◆ Task
Pictures excluded, reproduce exactly the lines below from the one with "doge wallpaper 1920x1200 for ipad 2" through the one with "Easter background with", both included.

═══

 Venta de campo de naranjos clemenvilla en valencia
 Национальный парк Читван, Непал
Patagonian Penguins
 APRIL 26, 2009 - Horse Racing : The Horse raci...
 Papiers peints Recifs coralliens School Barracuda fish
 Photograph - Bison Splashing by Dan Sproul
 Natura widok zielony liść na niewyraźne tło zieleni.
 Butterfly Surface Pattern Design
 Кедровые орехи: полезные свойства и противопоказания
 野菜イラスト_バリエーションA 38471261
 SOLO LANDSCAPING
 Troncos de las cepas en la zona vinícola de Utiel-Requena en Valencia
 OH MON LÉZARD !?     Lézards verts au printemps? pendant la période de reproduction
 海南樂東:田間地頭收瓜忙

═══

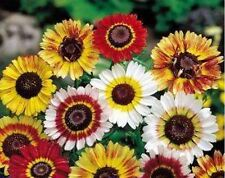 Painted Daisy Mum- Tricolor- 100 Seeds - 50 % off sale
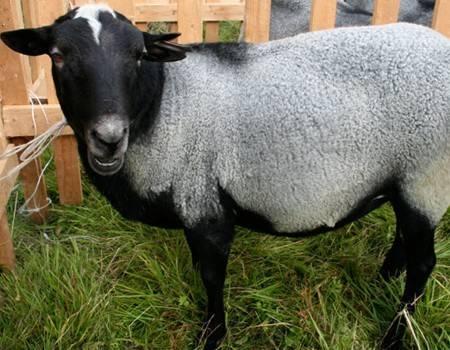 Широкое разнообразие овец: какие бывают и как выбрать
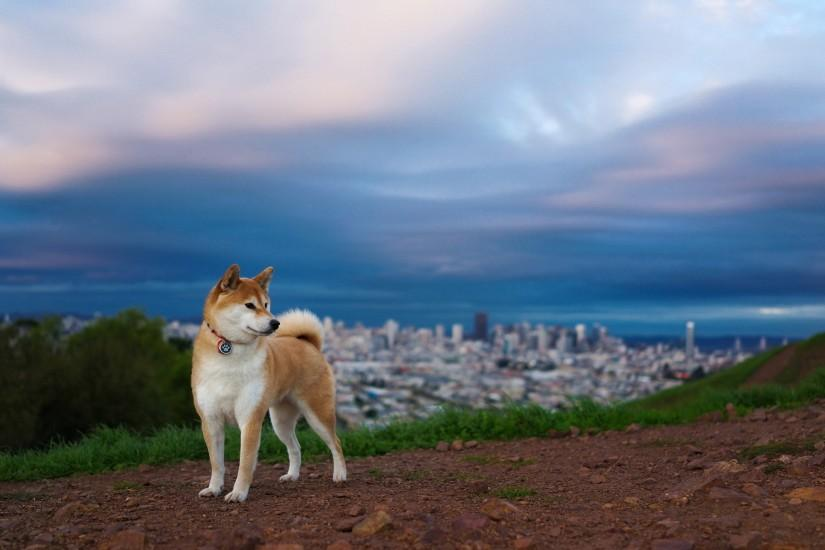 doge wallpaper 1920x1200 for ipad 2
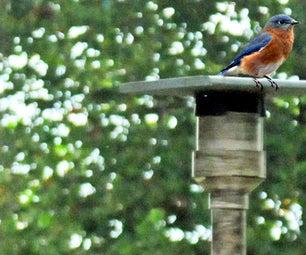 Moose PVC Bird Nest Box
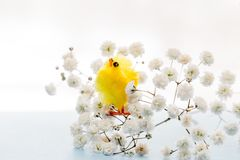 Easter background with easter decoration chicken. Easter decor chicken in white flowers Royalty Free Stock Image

═══

◆ Reply
 doge wallpaper 1920x1200 for ipad 2
 Moose PVC Bird Nest Box
 Easter background with easter decoration chicken. Easter decor chicken in white flowers Royalty Free Stock Image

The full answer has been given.